Un comunista integrale, davvero, ma mai integralista. Una figura in cui
politica e morale non si potevano scindere. Negli ultimi tempi s’è sforzato di
organizzare l’Associazione onlus La Resistenza continua! per non disperdere il
prezioso materiale documentario che costituisce il suo fondo, un vero e proprio
giacimento di un periodo storico decisivo per il movimento comunista nazionale
e internazionale.

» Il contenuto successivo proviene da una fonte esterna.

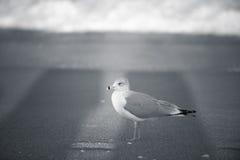 En strand är för honom. Royaltyfri Foto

Ecco, magari iniziamo da lì a prendere l’impegno di non
vanificare i suoi sforzi.
Certo è che una figura come ‘Gracco’ davvero non ci lascerà mai, se solo
prenderemo l’impegno di portarci dentro la sua tempra di combattente nei
perigliosi flutti del nostro faticoso incedere per trasformare nel profondo la
società in senso socialista e per la definitiva liberazione dalla schiavitù
capitalista. E scoprirlo così, sempre accanto a noi.
Sempre in alto la testa, comandante Gracco!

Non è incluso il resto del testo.